Jesus é levado, então, para a casa do sumo sacerdote, com Pedro seguindo-o de longe (v. 54). Começa, então, a sucessão de negações que este vai enfrentar. Primeiro, uma criada o reconhece (v. 56), depois outro (v. 58) e mais outro (v. 60). Não só as feições, mas o sotaque carregado de "caipira" galileu o denunciava (v. 59). Três vezes Pedro nega a Jesus, e finalmente o galo canta (v. 60). Foi nesta hora que Jesus, o Senhor (como Lucas faz questão de afirmar, usando a palavra grega κύριος - kurios ) se vira para mirar nos olhos de Pedro. Até então, Lucas fizera um uso cuidadoso desta palavra, κύριος - kurios , mas desde o capítulo 20, verso 42, quando Jesus cita o Salmo 110:1 ("Disse o Senhor ao meu Senhor"), ele faz questão de associar este termo Senhor, divinamente revelado e confirmado, ao próprio Jesus.

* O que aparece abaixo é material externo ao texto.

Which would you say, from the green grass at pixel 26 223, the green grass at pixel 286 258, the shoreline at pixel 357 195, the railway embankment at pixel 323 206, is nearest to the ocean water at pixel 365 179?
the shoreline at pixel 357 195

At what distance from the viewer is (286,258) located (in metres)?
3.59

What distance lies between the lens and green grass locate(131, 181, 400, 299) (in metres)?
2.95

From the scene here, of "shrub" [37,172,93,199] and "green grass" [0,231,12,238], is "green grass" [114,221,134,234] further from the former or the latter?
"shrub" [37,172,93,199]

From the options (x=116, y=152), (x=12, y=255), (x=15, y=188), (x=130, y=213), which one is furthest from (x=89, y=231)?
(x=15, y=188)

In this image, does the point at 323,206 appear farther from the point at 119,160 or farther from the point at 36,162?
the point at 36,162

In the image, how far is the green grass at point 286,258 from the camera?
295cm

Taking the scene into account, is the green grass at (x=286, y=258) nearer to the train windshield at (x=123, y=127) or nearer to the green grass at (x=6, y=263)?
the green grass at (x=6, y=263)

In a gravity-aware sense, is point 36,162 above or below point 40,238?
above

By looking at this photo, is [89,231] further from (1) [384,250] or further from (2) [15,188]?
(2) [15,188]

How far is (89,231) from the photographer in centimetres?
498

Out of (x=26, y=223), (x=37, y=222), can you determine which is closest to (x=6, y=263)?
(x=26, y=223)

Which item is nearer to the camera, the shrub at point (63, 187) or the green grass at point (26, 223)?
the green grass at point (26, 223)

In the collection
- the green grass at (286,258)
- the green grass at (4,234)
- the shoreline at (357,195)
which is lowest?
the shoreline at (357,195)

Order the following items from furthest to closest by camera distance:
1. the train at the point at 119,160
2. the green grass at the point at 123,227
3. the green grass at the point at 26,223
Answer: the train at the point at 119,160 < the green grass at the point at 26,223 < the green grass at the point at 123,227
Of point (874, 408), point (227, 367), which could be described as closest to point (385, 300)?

Dentro de todo o contexto do capítulo 22, onde as naturezas humana e divina de Cristo aparentam estar em conflito, o evangelista vai pouco a pouco realçando uma e outra, para mostrar tanto a complexidade como a maravilha da Trindade e da Encarnação. Pedro se lembra, então, do aviso que recebera do próprio Mestre no cenáculo, e se retira chorando amargamente (v. 62).

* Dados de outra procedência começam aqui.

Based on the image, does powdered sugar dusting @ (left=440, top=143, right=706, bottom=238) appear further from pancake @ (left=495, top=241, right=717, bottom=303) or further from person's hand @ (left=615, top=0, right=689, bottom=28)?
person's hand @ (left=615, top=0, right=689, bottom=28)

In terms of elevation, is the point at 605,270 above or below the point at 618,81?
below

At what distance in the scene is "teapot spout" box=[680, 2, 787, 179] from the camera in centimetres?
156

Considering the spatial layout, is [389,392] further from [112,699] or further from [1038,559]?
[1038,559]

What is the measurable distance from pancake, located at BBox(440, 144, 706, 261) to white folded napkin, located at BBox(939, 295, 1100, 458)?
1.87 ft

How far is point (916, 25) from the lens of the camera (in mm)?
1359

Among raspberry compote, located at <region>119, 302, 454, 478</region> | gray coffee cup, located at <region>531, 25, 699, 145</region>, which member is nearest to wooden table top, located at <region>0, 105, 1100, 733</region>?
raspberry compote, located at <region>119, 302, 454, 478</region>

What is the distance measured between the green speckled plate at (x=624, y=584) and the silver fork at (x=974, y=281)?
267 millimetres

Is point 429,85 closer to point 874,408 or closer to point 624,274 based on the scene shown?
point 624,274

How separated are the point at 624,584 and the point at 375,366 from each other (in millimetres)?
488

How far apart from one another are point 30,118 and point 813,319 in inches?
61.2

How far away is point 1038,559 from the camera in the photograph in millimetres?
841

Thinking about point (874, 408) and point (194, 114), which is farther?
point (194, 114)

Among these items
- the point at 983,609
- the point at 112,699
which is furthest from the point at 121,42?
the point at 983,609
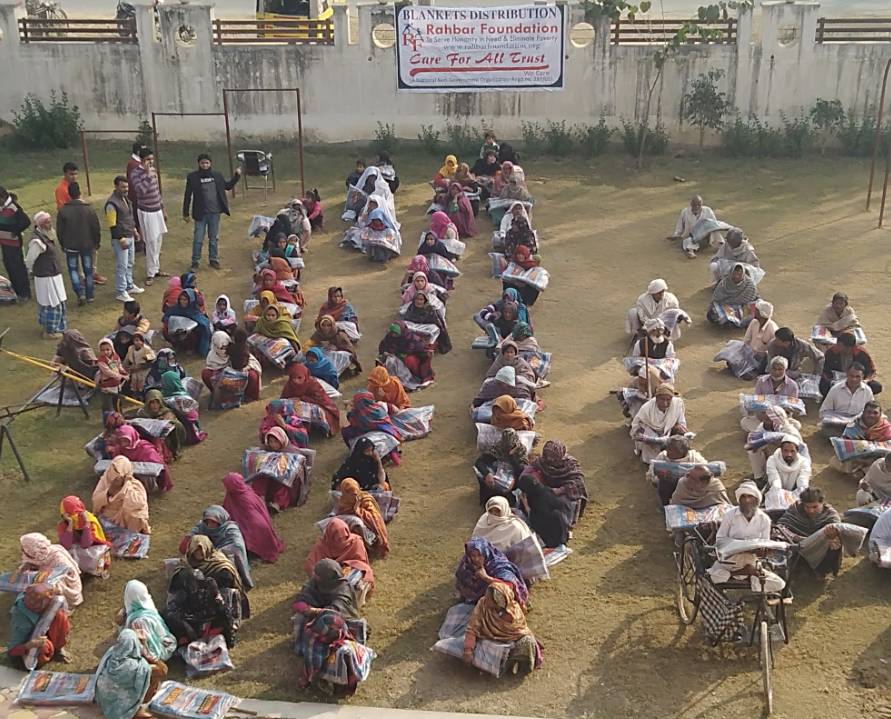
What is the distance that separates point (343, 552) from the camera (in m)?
8.80

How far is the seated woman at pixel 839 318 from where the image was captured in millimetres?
12930

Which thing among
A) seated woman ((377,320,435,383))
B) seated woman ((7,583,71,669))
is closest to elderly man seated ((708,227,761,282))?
seated woman ((377,320,435,383))

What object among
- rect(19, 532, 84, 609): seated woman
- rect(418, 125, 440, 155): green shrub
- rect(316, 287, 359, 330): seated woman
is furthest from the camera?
rect(418, 125, 440, 155): green shrub

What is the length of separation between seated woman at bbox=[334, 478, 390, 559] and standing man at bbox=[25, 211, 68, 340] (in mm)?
5902

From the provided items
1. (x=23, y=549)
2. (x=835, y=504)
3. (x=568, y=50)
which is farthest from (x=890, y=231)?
(x=23, y=549)

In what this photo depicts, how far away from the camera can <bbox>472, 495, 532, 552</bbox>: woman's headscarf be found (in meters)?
8.84

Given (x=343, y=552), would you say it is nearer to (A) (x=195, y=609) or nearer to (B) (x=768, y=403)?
(A) (x=195, y=609)

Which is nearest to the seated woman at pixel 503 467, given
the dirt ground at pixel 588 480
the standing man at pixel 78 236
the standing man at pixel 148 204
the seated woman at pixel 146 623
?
the dirt ground at pixel 588 480

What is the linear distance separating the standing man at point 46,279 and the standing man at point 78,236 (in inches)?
12.3

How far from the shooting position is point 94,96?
2198cm

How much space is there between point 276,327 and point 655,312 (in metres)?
4.50

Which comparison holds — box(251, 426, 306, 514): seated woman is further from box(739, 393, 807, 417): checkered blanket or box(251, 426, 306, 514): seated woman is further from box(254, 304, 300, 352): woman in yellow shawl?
box(739, 393, 807, 417): checkered blanket

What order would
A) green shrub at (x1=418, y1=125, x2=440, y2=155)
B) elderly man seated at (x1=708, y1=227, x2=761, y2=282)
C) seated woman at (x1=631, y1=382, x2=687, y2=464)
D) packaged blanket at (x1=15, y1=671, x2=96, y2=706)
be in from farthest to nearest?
green shrub at (x1=418, y1=125, x2=440, y2=155), elderly man seated at (x1=708, y1=227, x2=761, y2=282), seated woman at (x1=631, y1=382, x2=687, y2=464), packaged blanket at (x1=15, y1=671, x2=96, y2=706)

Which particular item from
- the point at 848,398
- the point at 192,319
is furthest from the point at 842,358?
the point at 192,319
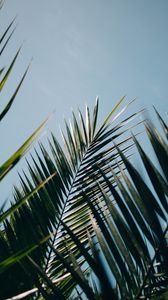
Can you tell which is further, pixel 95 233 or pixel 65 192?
pixel 65 192

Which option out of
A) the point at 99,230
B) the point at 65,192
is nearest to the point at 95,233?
the point at 99,230

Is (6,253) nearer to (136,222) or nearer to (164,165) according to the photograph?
(136,222)

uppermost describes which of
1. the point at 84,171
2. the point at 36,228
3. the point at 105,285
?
the point at 84,171

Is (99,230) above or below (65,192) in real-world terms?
below

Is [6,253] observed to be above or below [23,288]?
above

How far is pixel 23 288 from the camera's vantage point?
1.10 m

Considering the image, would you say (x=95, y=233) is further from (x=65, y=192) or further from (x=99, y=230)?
(x=65, y=192)

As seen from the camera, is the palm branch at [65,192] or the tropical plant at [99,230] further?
the palm branch at [65,192]

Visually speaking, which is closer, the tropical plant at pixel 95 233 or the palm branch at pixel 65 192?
the tropical plant at pixel 95 233

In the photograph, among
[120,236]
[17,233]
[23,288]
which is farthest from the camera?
[17,233]

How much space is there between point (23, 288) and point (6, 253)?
13 centimetres

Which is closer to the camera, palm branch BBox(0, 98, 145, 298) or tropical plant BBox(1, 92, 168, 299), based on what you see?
tropical plant BBox(1, 92, 168, 299)

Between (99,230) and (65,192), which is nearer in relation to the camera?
(99,230)

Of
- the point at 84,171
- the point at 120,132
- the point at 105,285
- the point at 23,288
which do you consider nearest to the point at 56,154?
the point at 84,171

Os guardas passam a zombar de Jesus, espancando-o (v. 63), e escarnecendo dos seus poderes divinos (v. 64), blasfemando (v. 65). Como Isaías profetizara 700 anos antes (53:7), "ele foi oprimido e humilhado, mas não abriu a boca; como cordeiro foi levado ao matadouro; e, como ovelha muda perante os seus tosquiadores, ele não abriu a boca". Só de manhã bem cedo é que Jesus é levado ao Sinédrio (v. 66), onde procuram fazê-lo dizer que era o Cristo (v. 67), mas Jesus se esquiva (v. 68), mas, reforçando esta idéia que Lucas vem dando no contexto, sobre a profundidade da Trindade e da Encarnação, diz em seguida que a partir daquele momento o Filho do Homem estaria sentado à direito de Deus Todo-Poderoso (v. 69). Todos os sacerdotes, que obviamente já haviam ouvido a sua pregação antes, perguntam se Jesus era o Filho de Deus, ao que ele responde: "Vós dizeis que eu sou" (v. 70). Eles não perceberam isso na hora, mas não estavam dizendo apenas com a boca, mas com o triste papel que desempenhavam no martírio e no sacrifício de Cristo. Entendem que esta declaração é suficiente para incriminá-lo, eles preparam a entrega do Mestre a Pilatos, o que se dá no início do capítulo 23.